Following his retirement from Milan in 2002, Martini focused his interests on biblical studies, Catholic-Jewish dialogue and praying for peace in the Middle East. When my superiors assigned me to Scripture studies in Rome, and then Jerusalem, I began to appreciate Martini’s immense contribution to the biblical world. It was always a thrill when he would come to visit us at the Biblicum, celebrate Mass with the students and give an afternoon lecture in the Aula Magna. He walked in wearing a simple black cassock and small pectoral cross. With no notes in hand and only a copy of The Greek New Testament, he taught us how to lead lectio divina sessions with young people, and the following year lectured us on the importance of textual criticism, one of the deadliest topics in Scripture studies. From that point on, he made the topic not only interesting but also necessary.
In one of his later books, Il Vescovo (“The Bishop”), published by Rosenberg and Sellier in 2011, Martini considers the delicate subject of authority within the Church. He presents readers with two intriguing portraits representing the opposite faces of authority: a rigid one that is incapable of listening, and one that is inspired by the Word of God, taking into consideration the human person.
A bishop is a pastor of men and of souls. He has a huge responsibility because he is the heir to the apostolic tradition; he is the spiritual guide of the Church, the diocese that unites parishes and communities of Christian faithful. If his role is limited to that of authority, neglecting his pastoral task of educating and testifying the Gospel as a humble servant of the Lord’s Church, his real role ceases, becoming instead a role of ecclesiastical authority that is neither prophetic nor linked to a genuine evangelical dimension.
What struck so many who knew Cardinal Martini in his later years, even more than his writing and lectures, was the way in which he dealt with his illness. Though his body was riddled with Parkinson’s disease, he continued to publish books, offer spiritual reflections and answer readers’ questions in a monthly column he wrote, until only a few months ago, for the Sunday edition of Corriere della Sera, one of Italy’s most important newspapers. He lived out his suffering in the public eye, bonding and connecting with those living with and suffering from Parkinson’s.

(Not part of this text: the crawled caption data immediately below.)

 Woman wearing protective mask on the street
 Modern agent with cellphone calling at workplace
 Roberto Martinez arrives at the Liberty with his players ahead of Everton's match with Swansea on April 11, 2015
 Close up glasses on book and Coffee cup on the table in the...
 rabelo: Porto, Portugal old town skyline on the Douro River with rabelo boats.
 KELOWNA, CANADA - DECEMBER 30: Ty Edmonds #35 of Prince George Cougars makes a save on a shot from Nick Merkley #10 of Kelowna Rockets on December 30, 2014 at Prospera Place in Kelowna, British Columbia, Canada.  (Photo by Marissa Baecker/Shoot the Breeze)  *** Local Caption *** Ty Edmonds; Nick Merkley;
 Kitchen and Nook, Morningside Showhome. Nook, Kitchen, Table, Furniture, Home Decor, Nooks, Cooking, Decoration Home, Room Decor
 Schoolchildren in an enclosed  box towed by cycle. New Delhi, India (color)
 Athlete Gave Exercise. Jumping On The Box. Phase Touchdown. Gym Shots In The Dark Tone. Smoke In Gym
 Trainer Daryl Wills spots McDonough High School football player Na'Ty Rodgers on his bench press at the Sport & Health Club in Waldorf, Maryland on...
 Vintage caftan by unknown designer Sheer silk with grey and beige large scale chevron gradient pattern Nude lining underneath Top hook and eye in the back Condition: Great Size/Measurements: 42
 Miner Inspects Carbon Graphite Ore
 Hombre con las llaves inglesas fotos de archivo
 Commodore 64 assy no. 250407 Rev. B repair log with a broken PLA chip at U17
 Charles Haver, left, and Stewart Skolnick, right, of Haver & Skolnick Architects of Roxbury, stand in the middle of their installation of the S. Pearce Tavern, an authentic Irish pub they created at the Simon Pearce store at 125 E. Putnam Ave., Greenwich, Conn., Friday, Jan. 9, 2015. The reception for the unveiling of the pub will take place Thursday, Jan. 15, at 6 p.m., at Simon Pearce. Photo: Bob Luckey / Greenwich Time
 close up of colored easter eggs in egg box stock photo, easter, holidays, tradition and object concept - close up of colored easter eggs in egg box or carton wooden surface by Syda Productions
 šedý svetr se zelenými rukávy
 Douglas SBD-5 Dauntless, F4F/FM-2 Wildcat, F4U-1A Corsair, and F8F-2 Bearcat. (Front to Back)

Martini refused to have a nasogastric tube inserted to feed him. He had not been able to swallow for 15 days and was only being kept alive through parenteral hydration. He had reiterated his position in his last book, Credere e conoscere (“Believing and Knowing”), published by Einaudi last March. Here he appealed to reason, even on the subject of euthanasia: “The new technologies, which make increasingly efficient operations on the human body possible, require a dose of wisdom, to prevent prolonging treatments when they no longer benefit the patient.”
Cardinal Martini lived out his episcopal ministry as a bishop of the Second Vatican Council, one who was honest, just, fair and unafraid. He constantly called forth goodness in other people. This great man was able to communicate not just with the faithful but also with people who were far from the faith, bringing the message of the Gospel to everyone. He taught us not to be afraid of dialogue and to reach out. He reminded us that under the smoldering ashes of a Church that is, at times, tired and discouraged, burdened with history and traditions, there are still embers waiting to be fanned into flame.
Carlo Maria Martini SJ, cardinal and biblical scholar, born 15 February 1927, Turin; died 31 August 2012, Gallarate, Italy.